> _EXERCISE DESCRIPTION_
Rewrite the records below, replacing "arabic text sign" with "sign with Arabic lettering" each time it occurs. Leave everything else unchanged.

Records from a collection
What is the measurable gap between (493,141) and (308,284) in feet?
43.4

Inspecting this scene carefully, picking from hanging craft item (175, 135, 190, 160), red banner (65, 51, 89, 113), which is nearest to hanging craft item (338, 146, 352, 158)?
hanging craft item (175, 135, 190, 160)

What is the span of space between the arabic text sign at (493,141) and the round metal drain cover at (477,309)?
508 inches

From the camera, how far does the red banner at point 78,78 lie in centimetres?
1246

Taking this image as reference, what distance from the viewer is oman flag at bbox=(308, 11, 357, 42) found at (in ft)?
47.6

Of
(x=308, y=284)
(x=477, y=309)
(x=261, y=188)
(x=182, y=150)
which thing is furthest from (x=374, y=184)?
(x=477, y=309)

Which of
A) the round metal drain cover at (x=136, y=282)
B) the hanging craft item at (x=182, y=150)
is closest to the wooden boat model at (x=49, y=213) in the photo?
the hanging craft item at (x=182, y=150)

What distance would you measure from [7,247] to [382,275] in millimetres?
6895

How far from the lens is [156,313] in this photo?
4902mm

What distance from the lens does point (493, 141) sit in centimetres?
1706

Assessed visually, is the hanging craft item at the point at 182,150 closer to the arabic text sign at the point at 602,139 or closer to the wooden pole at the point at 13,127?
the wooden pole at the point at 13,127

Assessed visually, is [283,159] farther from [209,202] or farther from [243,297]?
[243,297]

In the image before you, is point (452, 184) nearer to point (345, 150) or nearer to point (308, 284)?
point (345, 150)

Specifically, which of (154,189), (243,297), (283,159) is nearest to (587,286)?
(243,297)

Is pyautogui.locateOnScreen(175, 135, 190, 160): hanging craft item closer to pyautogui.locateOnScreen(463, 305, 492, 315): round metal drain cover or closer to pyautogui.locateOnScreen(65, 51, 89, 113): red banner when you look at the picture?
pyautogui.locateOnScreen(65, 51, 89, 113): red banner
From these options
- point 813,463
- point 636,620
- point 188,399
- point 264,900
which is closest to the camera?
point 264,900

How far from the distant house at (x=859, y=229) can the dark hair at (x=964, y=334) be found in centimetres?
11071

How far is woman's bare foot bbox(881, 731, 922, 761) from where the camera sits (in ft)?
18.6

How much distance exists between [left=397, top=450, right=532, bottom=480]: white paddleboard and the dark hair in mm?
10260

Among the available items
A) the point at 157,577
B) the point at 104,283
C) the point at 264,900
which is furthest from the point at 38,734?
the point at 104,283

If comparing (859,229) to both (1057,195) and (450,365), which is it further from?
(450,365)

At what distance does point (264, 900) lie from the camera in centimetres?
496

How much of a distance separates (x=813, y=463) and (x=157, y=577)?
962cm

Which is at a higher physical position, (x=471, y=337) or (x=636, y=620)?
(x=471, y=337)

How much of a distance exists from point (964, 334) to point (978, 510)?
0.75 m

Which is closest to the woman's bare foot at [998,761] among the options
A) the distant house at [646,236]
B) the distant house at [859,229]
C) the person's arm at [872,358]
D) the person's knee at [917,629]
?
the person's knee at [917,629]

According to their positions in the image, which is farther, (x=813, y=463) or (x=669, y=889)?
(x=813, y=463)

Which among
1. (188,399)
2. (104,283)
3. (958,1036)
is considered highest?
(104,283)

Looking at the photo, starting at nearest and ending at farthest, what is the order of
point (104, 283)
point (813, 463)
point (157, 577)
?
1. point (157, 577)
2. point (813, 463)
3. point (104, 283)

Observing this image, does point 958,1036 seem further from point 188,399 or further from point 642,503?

> _OUTPUT BELOW_
What is the measurable gap between (493,141) and (308,284) in feet?
43.4

Inspecting this scene carefully, picking from hanging craft item (175, 135, 190, 160), red banner (65, 51, 89, 113), which is nearest to hanging craft item (338, 146, 352, 158)?
hanging craft item (175, 135, 190, 160)

What is the span of space between the sign with Arabic lettering at (493,141) and the round metal drain cover at (477,309)?
508 inches

From the camera, how far does the red banner at point 78,78 lie in centimetres?
1246

Taking this image as reference, what distance from the viewer is oman flag at bbox=(308, 11, 357, 42) found at (in ft)?
47.6

Of
(x=308, y=284)
(x=477, y=309)
(x=261, y=188)
(x=182, y=150)
which thing is furthest from (x=374, y=184)?
(x=477, y=309)

Which of
A) the round metal drain cover at (x=136, y=282)
B) the hanging craft item at (x=182, y=150)
is closest to the wooden boat model at (x=49, y=213) in the photo?
the hanging craft item at (x=182, y=150)

What distance would you measure from [7,247] to [382,275] in millimetres?
6895

How far from the lens is [156,313] in this photo?
4902mm

What distance from the lens does point (493, 141) sit in centimetres?
1706

Assessed visually, is the hanging craft item at the point at 182,150 closer to the sign with Arabic lettering at the point at 602,139 or closer to the wooden pole at the point at 13,127?
the wooden pole at the point at 13,127

Assessed visually, is [283,159] farther from [209,202] or farther from [243,297]?
[243,297]

In the image before you, is point (452, 184) nearer to point (345, 150) or nearer to point (308, 284)?
point (345, 150)

Specifically, which of (154,189), (243,297), (283,159) is nearest to (587,286)?
(243,297)

Is pyautogui.locateOnScreen(175, 135, 190, 160): hanging craft item closer to pyautogui.locateOnScreen(463, 305, 492, 315): round metal drain cover or closer to pyautogui.locateOnScreen(65, 51, 89, 113): red banner when you look at the picture?
pyautogui.locateOnScreen(65, 51, 89, 113): red banner
From these options
- point 813,463
- point 636,620
- point 188,399
- point 264,900
which is closest to the camera?
point 264,900

How far from the distant house at (x=859, y=229) can the dark hair at (x=964, y=334) be found in centimetres?
11071

How far is woman's bare foot bbox(881, 731, 922, 761) from where the camera sits (in ft)?
18.6

How much distance exists between [left=397, top=450, right=532, bottom=480]: white paddleboard and the dark hair in mm?
10260

Among the available items
A) the point at 157,577
B) the point at 104,283
C) the point at 264,900
which is furthest from the point at 38,734?
the point at 104,283

If comparing (859,229) to both (1057,195) and (450,365), which is it further from?
(450,365)

At what distance does point (264, 900) lie from the camera in centimetres?
496

How much of a distance separates (x=813, y=463) and (x=157, y=577)?
962cm

Which is at a higher physical position, (x=471, y=337) or (x=636, y=620)?
(x=471, y=337)

How much of a distance exists from point (964, 334) to point (978, 510)?
0.75 m

Which is closest to the woman's bare foot at [998,761] among the options
A) the distant house at [646,236]
B) the distant house at [859,229]
C) the person's arm at [872,358]
D) the person's knee at [917,629]
?
the person's knee at [917,629]

According to their positions in the image, which is farther, (x=813, y=463) or (x=669, y=889)?
(x=813, y=463)

Which among
1. (188,399)
2. (104,283)
3. (958,1036)
is considered highest?
(104,283)

Looking at the photo, starting at nearest and ending at farthest, what is the order of
point (104, 283)
point (813, 463)
point (157, 577)
?
1. point (157, 577)
2. point (813, 463)
3. point (104, 283)

Observing this image, does point 958,1036 seem further from point 188,399 or further from point 642,503?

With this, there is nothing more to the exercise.